◆ Activity
Could you rewrite the Snapback2 how-to, starting with "Snapback2 How-To" and going on through "was called Snapback2.", with "Snapback" in place of every "Snapback2"?

Snapback2 How-To

Not too long ago I created my own automated backup script. Shortly afterwards, helpful people sent me links to other, more robust scripts that have been written. One of those was called Snapback2.

Snapback2 is a backup script based on rsync and hard-links. I could explain what that means, but why reinvent an already well invented wheel? Again?

My original script was alright, but it worked by making an exact copy of everything each time it ran. For my 4 GB home directory, backing it up weekly over the course of a month would result in a backup directory that is 16-20 GB in size! That’s a lot of wasted space, especially when some files don’t change at all.

Snapback2 uses hard links and only stores changes between one backup to the next, which means that if I only changed files that were 30MB in size, then the next backup will be 30MB as well. If no changes were made, then no space is wasted at all. Clearly this method is superior to what I have written.

◆ Data segment
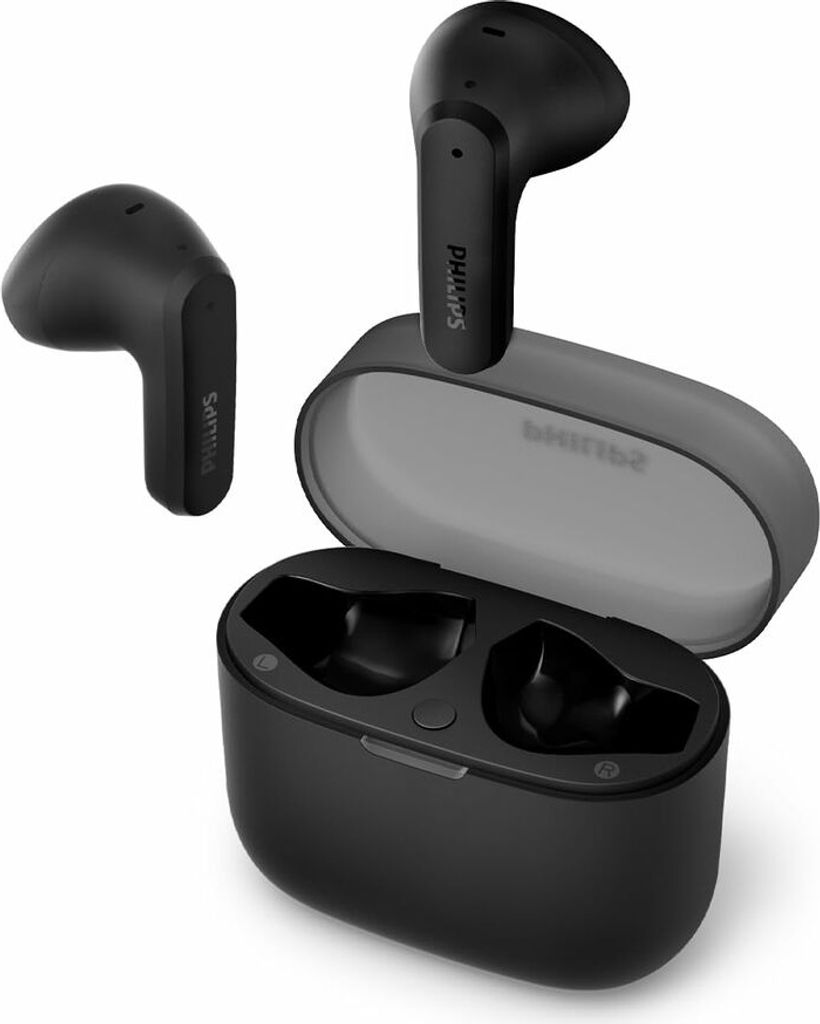 Philips TAT2139BK00 Kabellose In Ear Kopfhörer Kleine Tipps Produktbild 4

◆ Written response
Snapback How-To

Not too long ago I created my own automated backup script. Shortly afterwards, helpful people sent me links to other, more robust scripts that have been written. One of those was called Snapback.